> _ZU ERLEDIGENDE AUFGABEN_
1/ Nenne alle Rohstoffe, die laut Textabschnitt im Boden der Region um Ust lagern.
2/ Gib den Absatz des Textabschnitts, der mit „Es gibt auch andere Geschichten“ beginnt, kürzer wieder und behalte dabei seine wesentlichen Fakten.
3/ Beantworte anhand des Textabschnitts:
(a) Welches Flugzeug landet in Ust Kamenogorsk?
(b) Seit welchem Jahr ist die Republik Kasachstan unabhängig?
(c) Wie warm war es beim Start in Almaty?

> _TEXTABSCHNITT_
╔══

Der Flughafen der kasachischen Bergwerksstadt Ust Kamenogorsk ähnelt dann doch eher einem Flugfeld und der Kapitän macht zunächst auch keine Anstalten zu bremsen, nachdem er die kleine Embraer 190 auf dem Boden aufgesetzt hat.

So rast die Maschine über eine kilometerlange holprige Piste im Stil der alten Transitautobahn nach Berlin West und rollt irgendwann langsam aus.

Draußen ist dann erstmal wenig zu sehen: Am nördlichen Horizont kann man die Gipfel des Altaigebirges erahnen, dahinter ist Russland, zweihundert Kilometer weiter östlich beginnt China:

Herzlich willkommen in einer Art Dreiländereck irgendwo in der kasachischen Steppe.



Wir sind für ein deutsches Wirtschaftsmagazin unterwegs, um über die Rohstoffkooperation zwischen Deutschland und Kasachstan zu recherchieren. Vor dem Fall des eisernen Vorhangs war Ust ein Zentrum des sowjetischen Bergbaus und der Metallurgie. Im Boden der Region lagern große Vorkommen seltener Erden, außerdem Titan, Magnesium und Uran, solche Sachen.

Seit der Unabhängigkeit der Republik Kasachstan 1991 haben sich ausländische Investoren hier sehr stark engagiert und die Region Ostkasachstan zu  einem wirtschaftlich und strategisch wichtigen Faktor der Politik des kasachischen Präsidenten Nusultan Nazarbaev gemacht.



In Ust wird viel produziert, getrennt, geschmolzen und gekocht, sowohl für zivile als auch für militärische Zwecke. Deshalb haben wir uns um die Unterstützung der kasachischen Regierung bei der Recherche bemüht, nicht unbedingt üblich, aber unerlässlich, um nicht vor verschlossenen Türen zu stehen.

Für Fotojournalisten gilt das Motto "it's all about access" noch stärker als für Texter. Wir wollen eine Wirtschaftsreportage machen: Rauchende Fabrikschlote, schmelzendes Uran, eine Bergbauregion im Wandel, das ist unser Thema.



Es gibt auch andere Geschichten, die über Ust erzählt werden, darin geht es um Umweltverschmutzung, gesunkene Geburts- und hohe Krebsraten. In Ust liegen die Extreme zwischen wirtschaftlicher Prosperität und extremer Umweltbelastung eng beieinander. Man ist an einschlägiger Stelle daran interessiert, dieses Verhältnis nicht in die falsche Richtung kippen zu lassen.




Ein paar junge Polizistinnen in wadenlangen Militärmänteln und immensen Pelzkrägen stehen neben der zugigen Landepiste Spalier, um uns in Empfang zu nehmen. Anstatt des Transitshuttles kommt ein kleiner Gepäckwagen.

Nach und nach wanken die Passagiere heraus auf das Rollfeld. Wir sind in Almaty 800 Kilometer weiter südlich bei 22 Grad gestartet, hier sind es jetzt nur noch 6 Grad.

Seit "La Dolce Vita" habe ich eine Schwäche für Rollfelder, auf denen man einfach so herumlaufen kann, doch als ich kurz stehenbleibe, um auf den Text-Kollegen zu warten, wird mir leider klar, dass sich zwischen Italien 1962 und Kasachstan 2013 dann doch etwas geändert hat.

╚══

> _BEREITGESTELLTE DATEN_
╔══

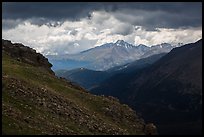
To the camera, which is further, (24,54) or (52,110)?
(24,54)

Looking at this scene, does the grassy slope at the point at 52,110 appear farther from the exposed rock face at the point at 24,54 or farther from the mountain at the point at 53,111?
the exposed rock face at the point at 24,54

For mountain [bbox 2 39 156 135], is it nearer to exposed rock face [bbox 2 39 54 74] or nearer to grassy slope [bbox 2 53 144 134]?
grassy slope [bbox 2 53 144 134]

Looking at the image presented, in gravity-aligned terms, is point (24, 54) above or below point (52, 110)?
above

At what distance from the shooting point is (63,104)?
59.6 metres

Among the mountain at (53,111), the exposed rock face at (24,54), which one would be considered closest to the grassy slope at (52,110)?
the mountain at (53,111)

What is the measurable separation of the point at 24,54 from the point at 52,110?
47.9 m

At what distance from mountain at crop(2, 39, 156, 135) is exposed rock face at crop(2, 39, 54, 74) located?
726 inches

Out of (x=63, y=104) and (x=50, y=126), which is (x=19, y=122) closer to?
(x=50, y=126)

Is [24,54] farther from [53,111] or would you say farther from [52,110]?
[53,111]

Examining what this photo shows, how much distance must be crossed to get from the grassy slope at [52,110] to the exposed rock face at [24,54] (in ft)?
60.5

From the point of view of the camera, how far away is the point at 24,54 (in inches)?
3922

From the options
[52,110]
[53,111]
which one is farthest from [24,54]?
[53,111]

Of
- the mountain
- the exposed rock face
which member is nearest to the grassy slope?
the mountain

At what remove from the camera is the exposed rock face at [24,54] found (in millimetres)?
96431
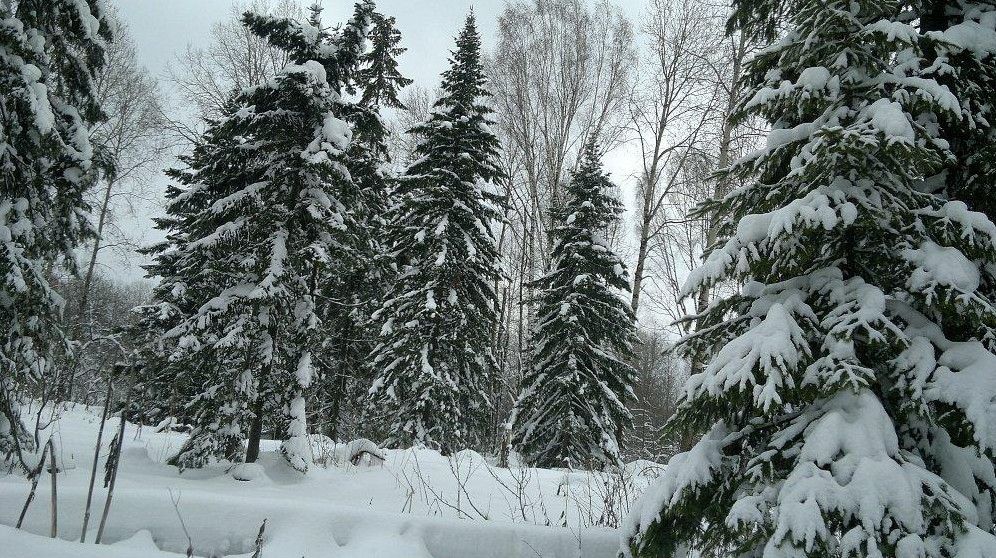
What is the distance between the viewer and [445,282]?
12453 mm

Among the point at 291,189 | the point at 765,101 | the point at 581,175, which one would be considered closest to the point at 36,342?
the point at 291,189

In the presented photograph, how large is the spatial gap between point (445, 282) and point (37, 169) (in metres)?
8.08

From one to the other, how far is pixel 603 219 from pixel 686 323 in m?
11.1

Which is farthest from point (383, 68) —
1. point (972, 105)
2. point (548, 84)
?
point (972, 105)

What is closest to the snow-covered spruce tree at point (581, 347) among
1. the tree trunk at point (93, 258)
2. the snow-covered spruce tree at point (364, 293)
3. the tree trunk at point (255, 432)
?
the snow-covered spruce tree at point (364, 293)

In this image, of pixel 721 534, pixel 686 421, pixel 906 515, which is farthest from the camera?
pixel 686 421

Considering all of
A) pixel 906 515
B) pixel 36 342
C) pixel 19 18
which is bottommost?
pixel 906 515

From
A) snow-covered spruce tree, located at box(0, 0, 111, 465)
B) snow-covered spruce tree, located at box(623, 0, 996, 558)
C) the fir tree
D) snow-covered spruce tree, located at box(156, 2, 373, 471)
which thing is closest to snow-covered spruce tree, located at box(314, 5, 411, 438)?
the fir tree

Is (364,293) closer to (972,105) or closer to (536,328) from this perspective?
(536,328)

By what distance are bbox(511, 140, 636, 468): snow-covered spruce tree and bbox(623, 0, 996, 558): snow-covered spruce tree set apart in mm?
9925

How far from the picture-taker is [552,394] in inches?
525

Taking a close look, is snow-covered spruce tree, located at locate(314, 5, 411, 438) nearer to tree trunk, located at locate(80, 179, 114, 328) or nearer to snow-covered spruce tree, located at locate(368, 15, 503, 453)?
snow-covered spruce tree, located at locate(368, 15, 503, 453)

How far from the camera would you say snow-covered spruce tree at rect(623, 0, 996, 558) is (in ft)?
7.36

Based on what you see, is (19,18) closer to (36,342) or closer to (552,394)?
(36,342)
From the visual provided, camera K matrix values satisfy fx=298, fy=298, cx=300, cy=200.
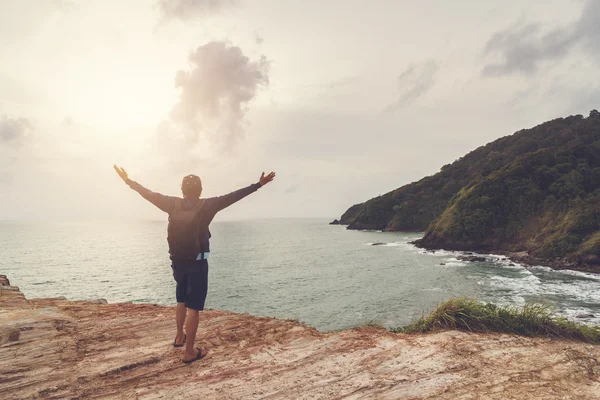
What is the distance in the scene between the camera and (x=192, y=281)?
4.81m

╚══

> _SCHRIFTLICHE ANTWORTEN_
1/ seltene Erden, Titan, Magnesium, Uran

2/ Andere Geschichten über Ust handeln von Umweltverschmutzung, gesunkenen Geburtsraten und hohen Krebsraten. Wirtschaftlicher Wohlstand und extreme Umweltbelastung liegen dort eng beieinander. Zuständige Stellen wollen verhindern, dass dieses Verhältnis in die falsche Richtung kippt.

3/
(a) Eine Embraer 190.
(b) Seit 1991.
(c) 22 Grad.